SHORT EXERCISE: Pick out each line in the items below that contains the string "JSON", and copy those lines. Case counts when matching.
>> begin
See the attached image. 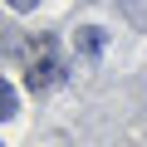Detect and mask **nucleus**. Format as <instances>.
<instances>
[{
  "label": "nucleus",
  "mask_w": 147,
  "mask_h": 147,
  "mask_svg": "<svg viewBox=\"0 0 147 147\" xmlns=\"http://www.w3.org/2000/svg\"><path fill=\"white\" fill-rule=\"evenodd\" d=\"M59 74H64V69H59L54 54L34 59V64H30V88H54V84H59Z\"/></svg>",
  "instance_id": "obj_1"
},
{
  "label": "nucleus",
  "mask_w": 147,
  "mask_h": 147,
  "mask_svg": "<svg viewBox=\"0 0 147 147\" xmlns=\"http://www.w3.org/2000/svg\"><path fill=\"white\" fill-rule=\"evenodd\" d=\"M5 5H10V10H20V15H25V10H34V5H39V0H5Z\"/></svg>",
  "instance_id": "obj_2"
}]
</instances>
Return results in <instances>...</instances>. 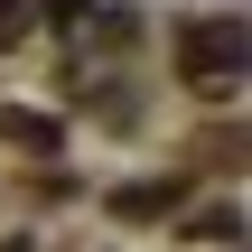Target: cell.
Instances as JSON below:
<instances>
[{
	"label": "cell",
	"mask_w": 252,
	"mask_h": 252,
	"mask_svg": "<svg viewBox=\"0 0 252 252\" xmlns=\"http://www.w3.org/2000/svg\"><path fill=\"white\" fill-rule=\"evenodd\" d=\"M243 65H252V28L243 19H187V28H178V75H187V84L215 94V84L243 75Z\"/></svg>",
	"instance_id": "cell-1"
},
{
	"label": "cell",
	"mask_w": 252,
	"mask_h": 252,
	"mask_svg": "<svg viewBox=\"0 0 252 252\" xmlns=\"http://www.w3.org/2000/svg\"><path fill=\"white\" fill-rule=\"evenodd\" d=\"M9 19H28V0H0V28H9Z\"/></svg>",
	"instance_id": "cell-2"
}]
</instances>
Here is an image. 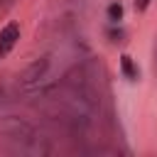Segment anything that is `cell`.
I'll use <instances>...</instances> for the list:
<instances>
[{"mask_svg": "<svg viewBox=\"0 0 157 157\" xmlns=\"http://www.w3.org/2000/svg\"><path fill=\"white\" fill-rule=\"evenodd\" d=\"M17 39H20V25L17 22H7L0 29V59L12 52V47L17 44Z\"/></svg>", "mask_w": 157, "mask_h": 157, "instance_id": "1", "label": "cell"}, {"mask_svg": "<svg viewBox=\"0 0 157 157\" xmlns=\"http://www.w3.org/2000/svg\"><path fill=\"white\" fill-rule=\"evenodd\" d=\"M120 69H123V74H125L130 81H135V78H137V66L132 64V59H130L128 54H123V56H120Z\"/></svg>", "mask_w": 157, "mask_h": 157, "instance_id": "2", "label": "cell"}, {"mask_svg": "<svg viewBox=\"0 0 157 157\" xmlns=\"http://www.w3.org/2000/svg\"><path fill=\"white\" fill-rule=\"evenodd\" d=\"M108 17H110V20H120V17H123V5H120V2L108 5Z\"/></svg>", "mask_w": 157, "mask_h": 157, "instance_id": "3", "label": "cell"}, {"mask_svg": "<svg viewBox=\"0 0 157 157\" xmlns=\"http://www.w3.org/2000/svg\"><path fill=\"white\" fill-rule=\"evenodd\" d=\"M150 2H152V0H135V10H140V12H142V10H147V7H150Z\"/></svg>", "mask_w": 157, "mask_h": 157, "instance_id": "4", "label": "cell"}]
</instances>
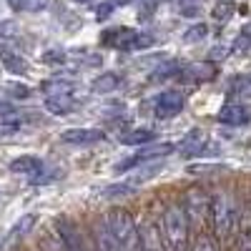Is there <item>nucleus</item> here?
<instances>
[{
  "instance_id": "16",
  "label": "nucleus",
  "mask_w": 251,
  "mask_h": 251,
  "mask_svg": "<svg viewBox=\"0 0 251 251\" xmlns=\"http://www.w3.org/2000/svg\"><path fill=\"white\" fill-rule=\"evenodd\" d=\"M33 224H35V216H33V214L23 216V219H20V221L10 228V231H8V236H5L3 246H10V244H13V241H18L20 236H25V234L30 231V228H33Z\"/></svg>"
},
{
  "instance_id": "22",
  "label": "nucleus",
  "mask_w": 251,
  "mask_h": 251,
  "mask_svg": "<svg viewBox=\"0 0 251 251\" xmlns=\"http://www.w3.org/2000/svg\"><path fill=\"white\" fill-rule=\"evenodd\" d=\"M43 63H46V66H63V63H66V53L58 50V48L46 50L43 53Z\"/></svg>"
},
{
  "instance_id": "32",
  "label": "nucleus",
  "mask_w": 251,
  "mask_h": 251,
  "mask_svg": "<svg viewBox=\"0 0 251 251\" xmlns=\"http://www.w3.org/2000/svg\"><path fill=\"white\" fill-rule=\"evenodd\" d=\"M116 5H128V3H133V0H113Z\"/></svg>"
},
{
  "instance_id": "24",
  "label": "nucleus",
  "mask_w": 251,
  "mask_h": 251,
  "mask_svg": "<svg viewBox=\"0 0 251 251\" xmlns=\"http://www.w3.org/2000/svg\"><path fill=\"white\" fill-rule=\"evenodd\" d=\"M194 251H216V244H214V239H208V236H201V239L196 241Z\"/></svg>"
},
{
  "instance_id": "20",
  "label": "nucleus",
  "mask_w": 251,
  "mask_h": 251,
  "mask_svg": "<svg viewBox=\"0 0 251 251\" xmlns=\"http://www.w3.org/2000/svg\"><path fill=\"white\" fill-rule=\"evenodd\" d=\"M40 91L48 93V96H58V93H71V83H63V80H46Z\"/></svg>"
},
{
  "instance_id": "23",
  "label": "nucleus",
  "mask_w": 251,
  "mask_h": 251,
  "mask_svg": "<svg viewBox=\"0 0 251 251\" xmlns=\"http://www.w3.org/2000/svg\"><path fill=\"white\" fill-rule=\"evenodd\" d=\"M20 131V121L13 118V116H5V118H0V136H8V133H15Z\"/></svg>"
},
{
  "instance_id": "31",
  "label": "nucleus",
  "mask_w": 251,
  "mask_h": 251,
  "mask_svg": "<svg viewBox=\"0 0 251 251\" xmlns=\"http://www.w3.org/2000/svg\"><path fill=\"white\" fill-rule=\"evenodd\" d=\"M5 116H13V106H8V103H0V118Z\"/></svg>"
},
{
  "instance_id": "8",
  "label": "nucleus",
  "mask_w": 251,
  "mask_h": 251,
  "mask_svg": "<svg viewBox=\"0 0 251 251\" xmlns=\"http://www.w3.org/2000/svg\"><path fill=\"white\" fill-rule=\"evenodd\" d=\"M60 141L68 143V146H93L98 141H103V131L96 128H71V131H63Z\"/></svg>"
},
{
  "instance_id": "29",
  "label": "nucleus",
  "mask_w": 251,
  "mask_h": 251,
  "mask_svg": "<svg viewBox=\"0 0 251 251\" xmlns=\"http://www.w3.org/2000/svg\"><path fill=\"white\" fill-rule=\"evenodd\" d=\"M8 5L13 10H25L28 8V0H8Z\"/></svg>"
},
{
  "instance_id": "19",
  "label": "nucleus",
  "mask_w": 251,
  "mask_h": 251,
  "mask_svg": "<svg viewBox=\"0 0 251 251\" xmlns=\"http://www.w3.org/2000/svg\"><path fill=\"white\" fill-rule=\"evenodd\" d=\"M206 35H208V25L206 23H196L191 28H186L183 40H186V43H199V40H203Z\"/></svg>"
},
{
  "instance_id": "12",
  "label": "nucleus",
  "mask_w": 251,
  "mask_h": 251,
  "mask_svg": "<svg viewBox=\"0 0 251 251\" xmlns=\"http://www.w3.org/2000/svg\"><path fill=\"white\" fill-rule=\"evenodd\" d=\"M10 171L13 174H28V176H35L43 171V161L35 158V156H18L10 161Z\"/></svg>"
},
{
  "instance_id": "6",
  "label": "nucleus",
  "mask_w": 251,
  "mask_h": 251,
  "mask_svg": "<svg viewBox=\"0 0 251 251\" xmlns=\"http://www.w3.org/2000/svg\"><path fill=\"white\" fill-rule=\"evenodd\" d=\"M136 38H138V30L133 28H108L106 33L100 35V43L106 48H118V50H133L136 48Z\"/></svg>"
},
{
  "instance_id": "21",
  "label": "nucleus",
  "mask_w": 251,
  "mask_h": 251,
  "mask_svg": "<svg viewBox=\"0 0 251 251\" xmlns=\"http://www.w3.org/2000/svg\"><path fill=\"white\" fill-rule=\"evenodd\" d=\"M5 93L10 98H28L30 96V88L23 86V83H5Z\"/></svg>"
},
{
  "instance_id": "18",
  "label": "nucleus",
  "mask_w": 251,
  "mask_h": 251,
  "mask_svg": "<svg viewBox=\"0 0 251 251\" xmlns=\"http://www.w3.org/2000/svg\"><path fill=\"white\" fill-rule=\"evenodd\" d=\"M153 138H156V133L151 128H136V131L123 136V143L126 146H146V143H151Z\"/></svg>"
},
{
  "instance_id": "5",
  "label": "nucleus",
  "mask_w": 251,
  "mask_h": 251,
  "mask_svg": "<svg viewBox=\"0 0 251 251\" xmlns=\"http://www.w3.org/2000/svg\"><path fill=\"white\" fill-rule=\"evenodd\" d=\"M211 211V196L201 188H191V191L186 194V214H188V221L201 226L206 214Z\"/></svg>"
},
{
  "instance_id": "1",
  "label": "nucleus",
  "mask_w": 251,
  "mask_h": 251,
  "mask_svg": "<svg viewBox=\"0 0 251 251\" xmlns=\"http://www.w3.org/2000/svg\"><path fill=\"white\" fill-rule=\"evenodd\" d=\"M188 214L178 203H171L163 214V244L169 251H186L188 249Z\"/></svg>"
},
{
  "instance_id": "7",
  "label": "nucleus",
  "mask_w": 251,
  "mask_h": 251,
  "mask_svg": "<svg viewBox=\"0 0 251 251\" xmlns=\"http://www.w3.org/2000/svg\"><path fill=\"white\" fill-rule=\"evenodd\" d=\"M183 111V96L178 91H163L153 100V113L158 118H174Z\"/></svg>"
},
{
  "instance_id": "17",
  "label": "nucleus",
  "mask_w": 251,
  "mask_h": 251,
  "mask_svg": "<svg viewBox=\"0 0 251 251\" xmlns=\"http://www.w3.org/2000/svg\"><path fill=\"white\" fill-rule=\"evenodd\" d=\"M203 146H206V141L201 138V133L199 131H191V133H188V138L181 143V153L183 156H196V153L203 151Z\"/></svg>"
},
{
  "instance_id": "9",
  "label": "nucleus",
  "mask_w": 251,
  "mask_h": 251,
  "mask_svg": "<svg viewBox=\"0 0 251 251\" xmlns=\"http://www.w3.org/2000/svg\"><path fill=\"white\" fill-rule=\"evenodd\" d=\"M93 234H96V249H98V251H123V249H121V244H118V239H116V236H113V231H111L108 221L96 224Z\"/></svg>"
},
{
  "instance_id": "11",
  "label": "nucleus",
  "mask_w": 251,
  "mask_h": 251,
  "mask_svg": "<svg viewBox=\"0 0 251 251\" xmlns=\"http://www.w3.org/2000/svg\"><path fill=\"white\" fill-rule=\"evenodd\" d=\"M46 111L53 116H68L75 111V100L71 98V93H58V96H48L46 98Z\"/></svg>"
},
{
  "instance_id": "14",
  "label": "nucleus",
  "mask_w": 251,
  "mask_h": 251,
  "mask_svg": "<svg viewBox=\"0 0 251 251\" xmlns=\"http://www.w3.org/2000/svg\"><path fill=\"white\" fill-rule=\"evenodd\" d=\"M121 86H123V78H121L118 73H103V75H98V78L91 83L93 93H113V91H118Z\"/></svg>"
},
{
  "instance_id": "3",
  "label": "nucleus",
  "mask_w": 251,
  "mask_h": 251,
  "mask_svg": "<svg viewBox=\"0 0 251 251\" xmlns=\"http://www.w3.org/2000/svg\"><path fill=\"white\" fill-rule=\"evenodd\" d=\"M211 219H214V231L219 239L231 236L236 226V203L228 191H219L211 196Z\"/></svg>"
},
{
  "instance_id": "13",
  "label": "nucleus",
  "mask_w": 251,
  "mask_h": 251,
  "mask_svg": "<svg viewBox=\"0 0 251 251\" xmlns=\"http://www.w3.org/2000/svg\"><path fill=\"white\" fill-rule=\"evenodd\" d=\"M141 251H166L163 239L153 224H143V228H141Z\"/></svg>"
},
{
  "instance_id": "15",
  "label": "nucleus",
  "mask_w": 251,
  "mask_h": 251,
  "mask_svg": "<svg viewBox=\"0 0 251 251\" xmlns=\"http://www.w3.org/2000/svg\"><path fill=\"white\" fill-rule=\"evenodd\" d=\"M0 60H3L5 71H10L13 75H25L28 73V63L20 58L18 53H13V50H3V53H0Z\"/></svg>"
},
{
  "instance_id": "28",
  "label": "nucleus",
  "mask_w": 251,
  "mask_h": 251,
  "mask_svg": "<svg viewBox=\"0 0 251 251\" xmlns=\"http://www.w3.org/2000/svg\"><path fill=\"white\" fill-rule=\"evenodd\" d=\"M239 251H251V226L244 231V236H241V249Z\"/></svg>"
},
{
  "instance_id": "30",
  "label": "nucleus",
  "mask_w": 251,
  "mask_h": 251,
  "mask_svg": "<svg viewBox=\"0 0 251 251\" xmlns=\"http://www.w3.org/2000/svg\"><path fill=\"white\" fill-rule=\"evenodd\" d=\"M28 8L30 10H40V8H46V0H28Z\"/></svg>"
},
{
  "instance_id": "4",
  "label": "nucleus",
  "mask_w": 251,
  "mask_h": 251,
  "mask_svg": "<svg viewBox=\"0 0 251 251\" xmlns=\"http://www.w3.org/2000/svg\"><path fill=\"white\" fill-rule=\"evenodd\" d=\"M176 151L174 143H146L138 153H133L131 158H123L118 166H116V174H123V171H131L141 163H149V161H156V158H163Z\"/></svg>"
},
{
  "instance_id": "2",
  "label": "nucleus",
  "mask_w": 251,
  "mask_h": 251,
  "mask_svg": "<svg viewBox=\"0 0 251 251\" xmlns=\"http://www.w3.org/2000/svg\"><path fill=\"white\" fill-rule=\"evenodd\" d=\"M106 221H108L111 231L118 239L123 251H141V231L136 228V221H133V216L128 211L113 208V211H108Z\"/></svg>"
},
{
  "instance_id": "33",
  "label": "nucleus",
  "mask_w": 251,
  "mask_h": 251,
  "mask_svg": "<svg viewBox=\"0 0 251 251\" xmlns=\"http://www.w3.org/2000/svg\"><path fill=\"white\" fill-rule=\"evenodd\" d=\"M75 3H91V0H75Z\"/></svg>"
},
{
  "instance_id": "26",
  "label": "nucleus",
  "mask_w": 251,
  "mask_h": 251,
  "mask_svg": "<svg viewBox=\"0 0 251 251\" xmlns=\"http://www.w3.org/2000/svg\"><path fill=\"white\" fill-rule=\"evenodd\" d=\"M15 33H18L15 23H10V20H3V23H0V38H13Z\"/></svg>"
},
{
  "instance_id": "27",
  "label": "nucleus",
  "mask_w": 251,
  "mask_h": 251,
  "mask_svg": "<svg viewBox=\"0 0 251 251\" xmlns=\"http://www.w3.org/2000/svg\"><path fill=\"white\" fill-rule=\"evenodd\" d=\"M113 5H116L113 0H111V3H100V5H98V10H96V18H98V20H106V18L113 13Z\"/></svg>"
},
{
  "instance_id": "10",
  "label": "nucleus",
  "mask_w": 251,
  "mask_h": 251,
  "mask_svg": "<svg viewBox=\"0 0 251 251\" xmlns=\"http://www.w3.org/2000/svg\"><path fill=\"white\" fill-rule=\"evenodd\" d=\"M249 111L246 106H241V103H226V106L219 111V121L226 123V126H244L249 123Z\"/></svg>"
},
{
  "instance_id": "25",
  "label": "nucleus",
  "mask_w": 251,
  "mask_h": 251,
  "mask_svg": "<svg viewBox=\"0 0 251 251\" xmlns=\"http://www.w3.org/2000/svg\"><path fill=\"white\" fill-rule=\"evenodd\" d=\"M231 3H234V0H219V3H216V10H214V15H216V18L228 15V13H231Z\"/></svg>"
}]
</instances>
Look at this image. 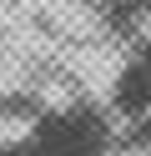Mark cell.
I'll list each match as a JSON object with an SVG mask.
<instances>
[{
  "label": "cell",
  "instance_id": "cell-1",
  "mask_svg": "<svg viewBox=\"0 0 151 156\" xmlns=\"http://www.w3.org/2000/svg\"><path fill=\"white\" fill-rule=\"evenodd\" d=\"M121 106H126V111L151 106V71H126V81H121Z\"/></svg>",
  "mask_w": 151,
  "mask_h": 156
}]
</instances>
>> end
FINISHED ANSWER:
Instances as JSON below:
I'll list each match as a JSON object with an SVG mask.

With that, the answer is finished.